LISTEN BY NUMBERS: MUSIC AND MATHS

LISTEN BY NUMBERS: MUSIC AND MATHS

Do you think there is a connection between music and mathematics? The French baroque composer, Rameau, declared in 1722 that only with the aid of mathematics his ideas became clear.

So, is it crazy to try to connect the creative art of music with the logic of mathematics? Certainly the grammar of music – rhythm and pitch – has mathematical foundations.

Many people react angrily to such a claim, believing music should be so much richer and more emotional than mathematics and that making such a comparison is to misunderstand what music is truly about. However, as a professor of mathematics, I think this argument misunderstands what mathematics is truly about.

Mathematics is about structure and pattern. As we’ve explored the universe of numbers, we’ve discovered strange connections and stories about numbers that excite and surprise us. Just as music is not about reaching the final chord, mathematics is about more than just the result. It is the journey that excites the mathematician. I read and reread proofs in much the same way as I listen to a piece of music: understanding how themes are established, mutated, interwoven and transformed. What people don’t realise about mathematics is that it involves a lot of choice: not about what is true or false, but from deciding what piece of mathematics is worth ‘listening to’.

For me, what really binds our two worlds is that composers and mathematicians are often attracted by the same structures for their compositions. Bach’s Goldberg Variations depend on games of symmetry to create the progression from theme to variation. Schoenberg’s 12-tone system, which influenced so many of the major composers of the 20th century is underpinned by mathematical structure.

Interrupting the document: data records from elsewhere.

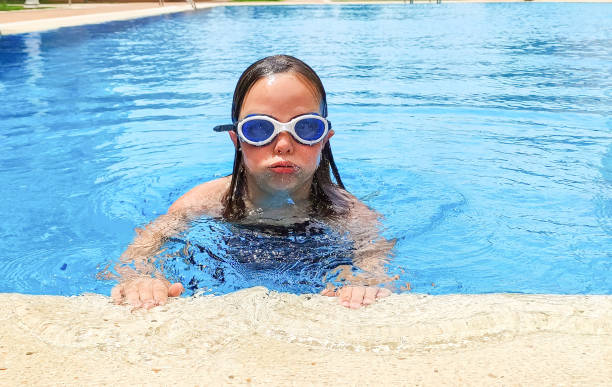 7 세의 백인 소녀가 야외 수영장에서 수영을하고 물속에서 넙치를합니다. 여름 화창한 날. - female 8 9 years child excitement 뉴스 사진 이미지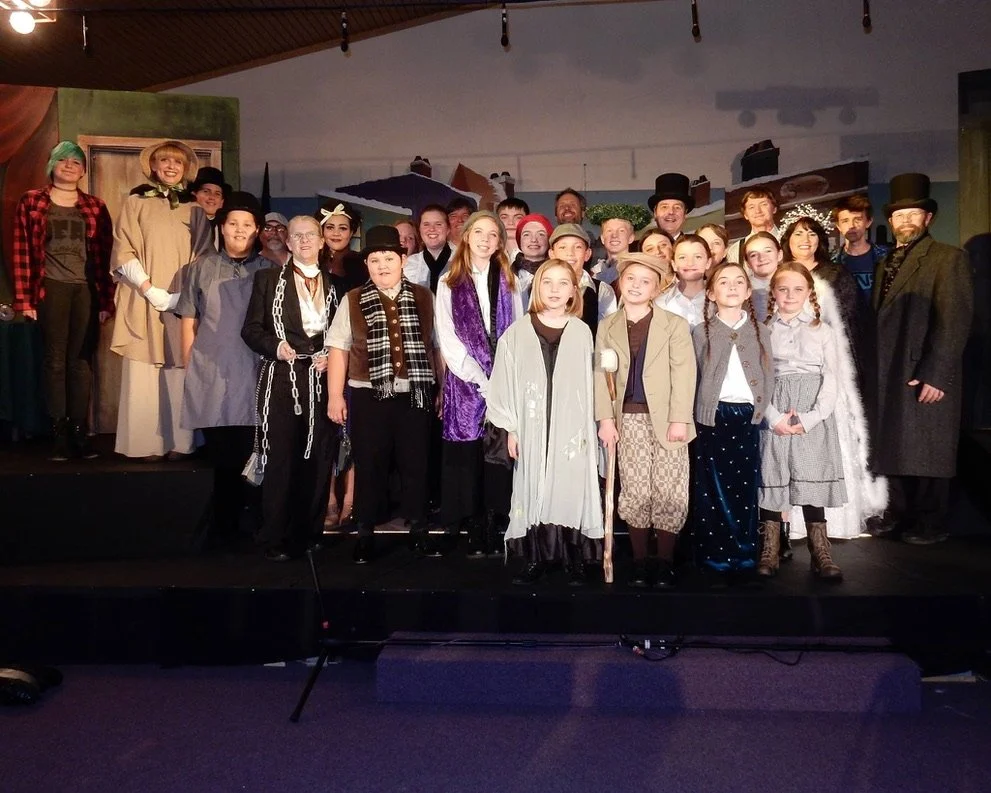 Group of children and adults in theatrical costumes on stage for a play or performance.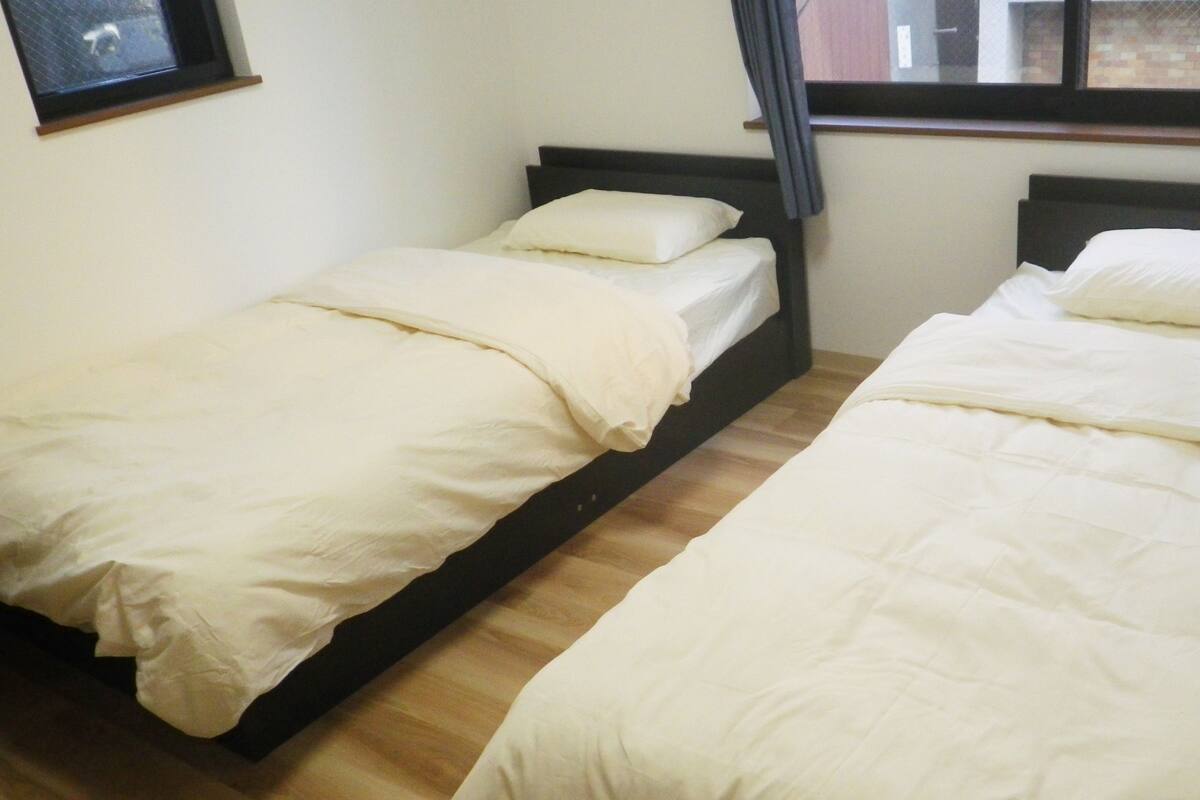 Two single beds with white bedding in a room with wooden flooring and a window.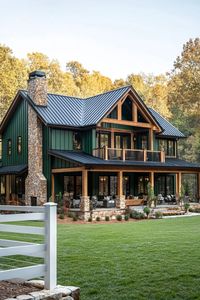 Wide view of a large modern farmhouse exterior with forest green siding and black metal multi pitched roof natural wood beams stone chimney a big. Check out all of these dream farmhouses that will have you drooling with rural living fantasies and mooing with joy!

Rhythm depends on arithmetic, harmony draws from basic numerical relationships, and the development of musical themes reflects the world of symmetry and geometry. As Stravinsky once said, ‘The musician should find in mathematics a study as useful to him as the learning of another language is to a poet. Mathematics swims seductively just below the surface.’

by Marcus du Sautoy - Simonyi Professor for the Public Understanding of Science and Professor of Mathematics at the University of Oxford.